The --no-localhost flag is important. These commands normally set up a locally running httpd to verify your identity. Since you ran the commands inside a container, ’localhost’ is within the container, and NOT your hosts interface. It was more work than it’s worth doing all the port forwarding, and –no-localhost solves that problem completely.

Save the token returned from the login:ci invocation. You’ll need it when you set up your travis-ci repository.

I used all the default options on my repo’s configuration in travis-ci, and added the below specified environment variables to be able to perform the actual deploy.

The following three files should be located in the base directory of your public Git repository.

.travis.yml

language: node_js
node_js:
  - "stable"
script:
  - echo "Deploying!"
install:
  - npm install -g firebase-tools
after_success:
  - firebase deploy --project $FIREBASE_PROJECT --token $FIREBASE_TOKEN --only hosting:$TARGET

This travis-ci configuraiton uses a node_js container, installs the firebase-tools, and then runs a hosting-only deploy of the content to the configured project and host target.

.firebaserc

{
  "projects": {
    "prod": "formannet-infra"
  },
  "targets": {
    "formannet-infra": {
      "hosting": {
        "blog-prod": [
          "blog.jeffreyforman.net"
        ]
      }
    }
  }
}

This JSON file configures the project associated with your repository, along with the targets of the hosting deploy. (This was one of the more confusing parts of the deploy. If you only have one site per Firebase project, you don’t need a .firebaserc file)

# REQUIRED TASK
Copy out the stretch of the travis-ci and Firebase deploy text from "I used all the" through "the actual deploy.", word for word.

# INFORMATION SHOWN

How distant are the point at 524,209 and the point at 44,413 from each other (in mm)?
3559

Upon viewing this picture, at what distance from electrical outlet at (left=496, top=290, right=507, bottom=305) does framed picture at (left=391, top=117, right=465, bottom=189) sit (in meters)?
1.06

# ANSWER FOR THE TASK
I used all the default options on my repo’s configuration in travis-ci, and added the below specified environment variables to be able to perform the actual deploy.